◆ **DATA EXCERPTS**:
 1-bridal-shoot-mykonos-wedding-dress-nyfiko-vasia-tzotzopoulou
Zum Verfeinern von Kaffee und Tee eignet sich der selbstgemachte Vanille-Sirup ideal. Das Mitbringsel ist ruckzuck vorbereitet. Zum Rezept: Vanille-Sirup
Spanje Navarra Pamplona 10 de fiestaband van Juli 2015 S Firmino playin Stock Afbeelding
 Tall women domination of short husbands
--
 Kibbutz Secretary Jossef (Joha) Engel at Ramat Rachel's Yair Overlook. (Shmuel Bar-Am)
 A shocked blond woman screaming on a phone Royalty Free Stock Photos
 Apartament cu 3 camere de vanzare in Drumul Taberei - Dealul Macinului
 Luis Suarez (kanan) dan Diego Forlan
--
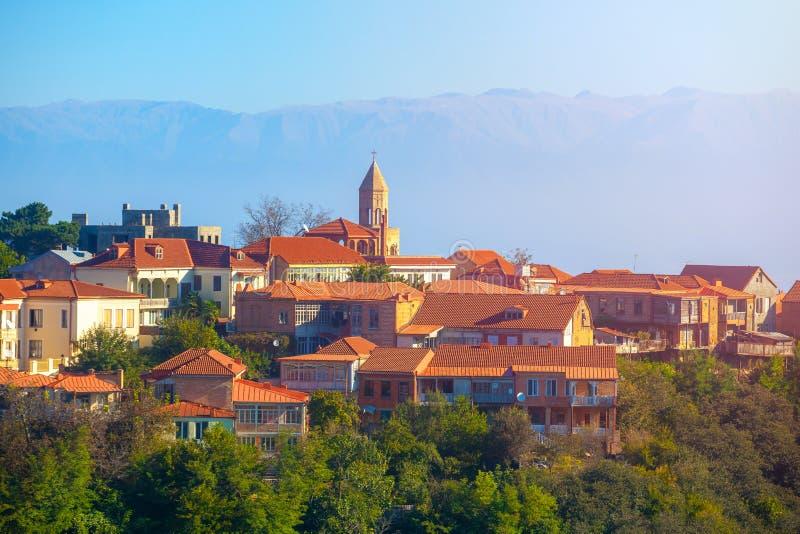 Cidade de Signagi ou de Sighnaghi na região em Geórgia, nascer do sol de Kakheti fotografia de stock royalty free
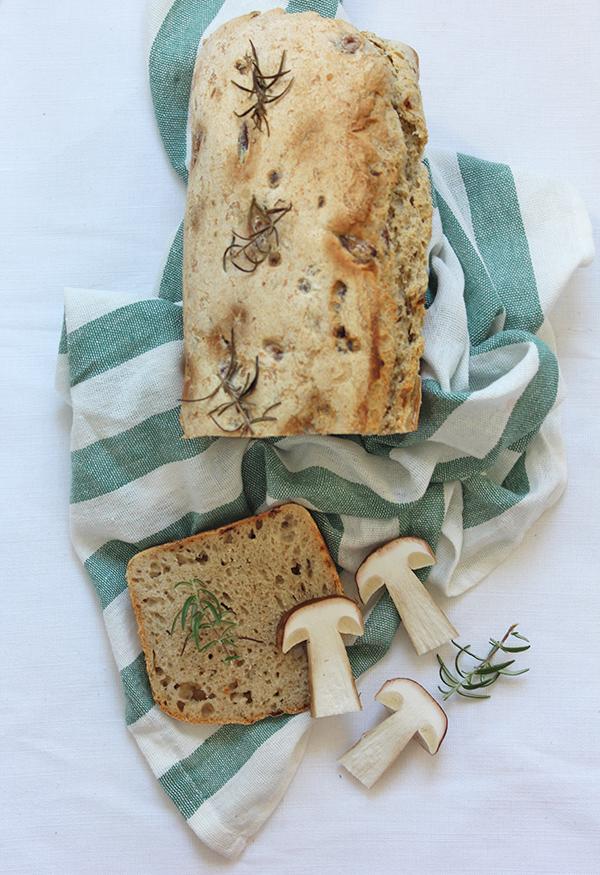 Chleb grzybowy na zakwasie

◆ **DESCRIPTION OF THE TASK**: Only the lines above from the line with "1-bridal-shoot-mykonos-wedding-dress-nyfiko-vasia-tzotzopoulou" to the line with "Tall women domination of short husbands", those two lines included, should be reproduced exactly.

◆ **EXPECTED OUTPUT**:
 1-bridal-shoot-mykonos-wedding-dress-nyfiko-vasia-tzotzopoulou
Zum Verfeinern von Kaffee und Tee eignet sich der selbstgemachte Vanille-Sirup ideal. Das Mitbringsel ist ruckzuck vorbereitet. Zum Rezept: Vanille-Sirup
Spanje Navarra Pamplona 10 de fiestaband van Juli 2015 S Firmino playin Stock Afbeelding
 Tall women domination of short husbands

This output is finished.